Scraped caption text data

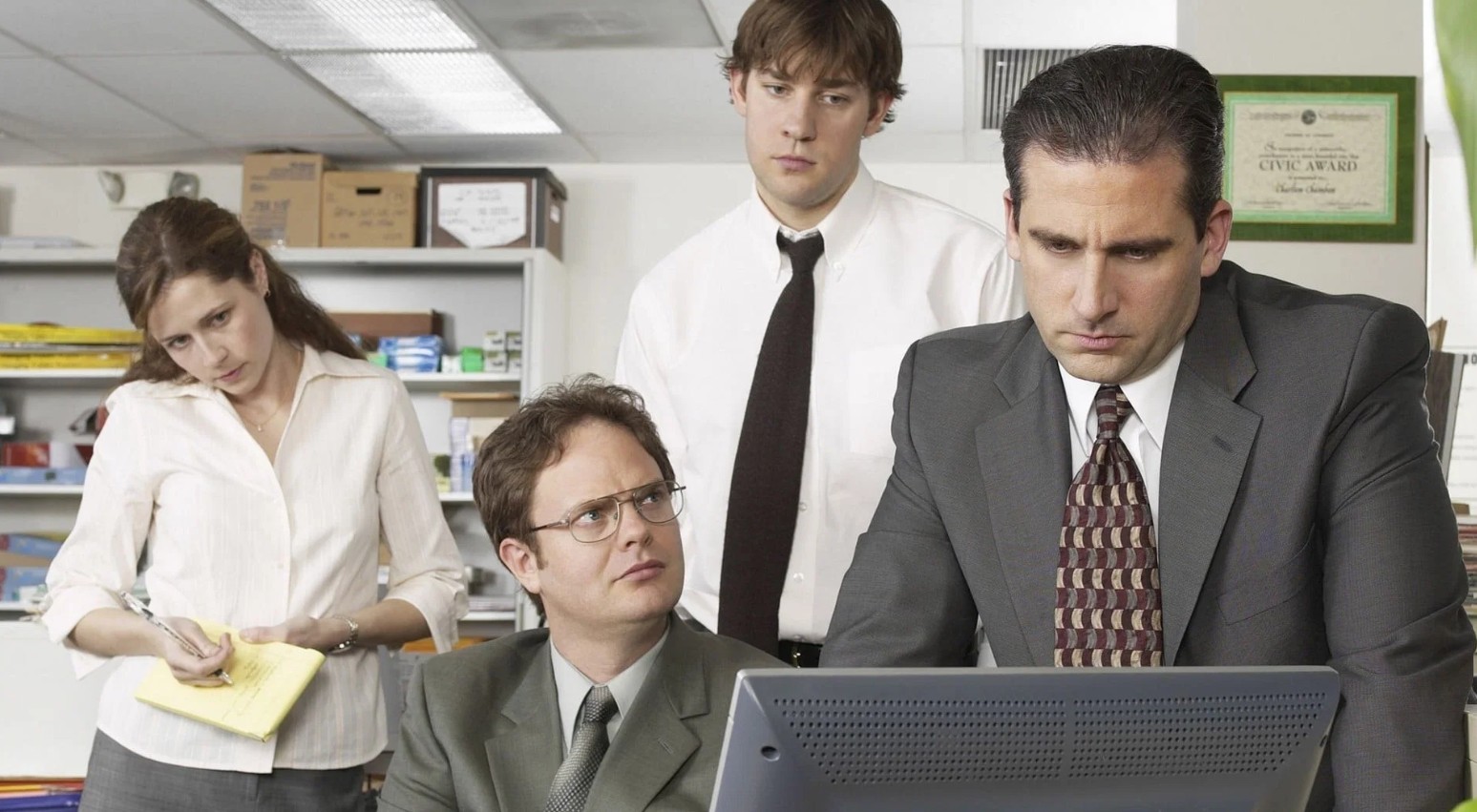 10 séries de comédia tipo The Office, mas melhores e mais engraçadas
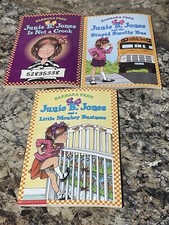 Lot junie jones for sale  Kankakee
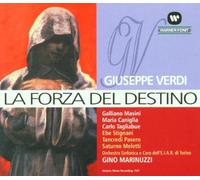 Masini - Forza Del Destino,la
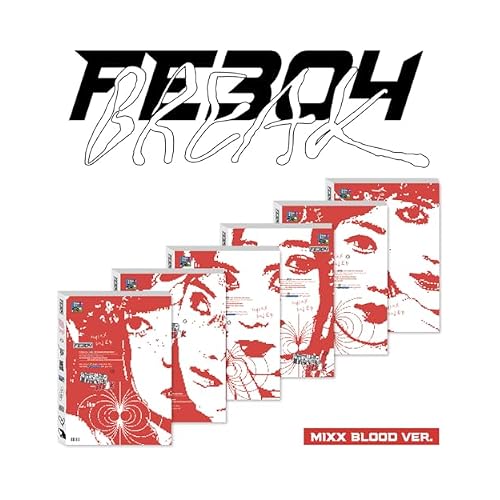 Fe3O4: BREAK Mixx Blood Version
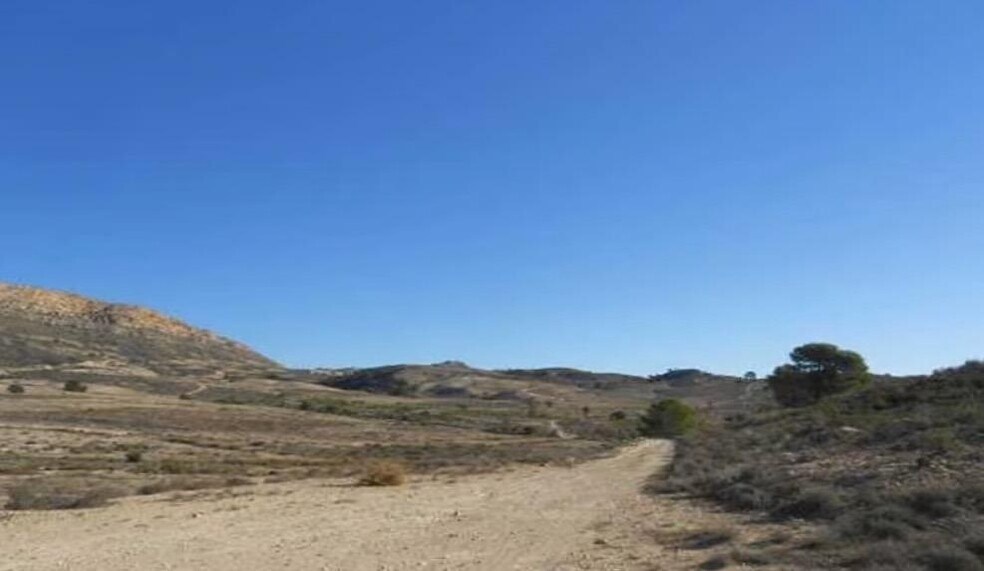 Land in Jijona for sale - Building Photo - Image 1 of 7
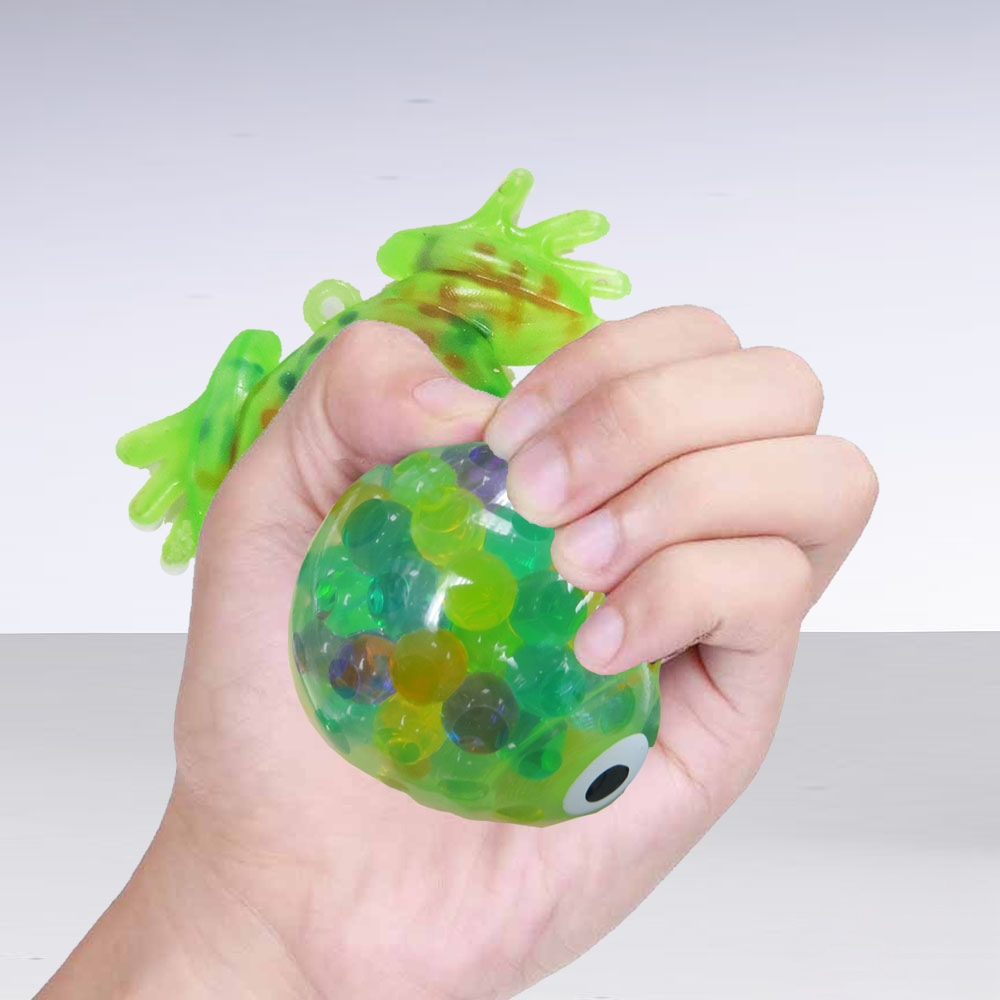 Passover Squish Frog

Requirement: Please rewrite every line of the data above with "for sale" changed to "available" and nothing else altered. Leave the pictures out of your answer.

Exercise answer:
 10 séries de comédia tipo The Office, mas melhores e mais engraçadas
 Lot junie jones available  Kankakee
 Masini - Forza Del Destino,la
 Fe3O4: BREAK Mixx Blood Version
 Land in Jijona available - Building Photo - Image 1 of 7
 Passover Squish Frog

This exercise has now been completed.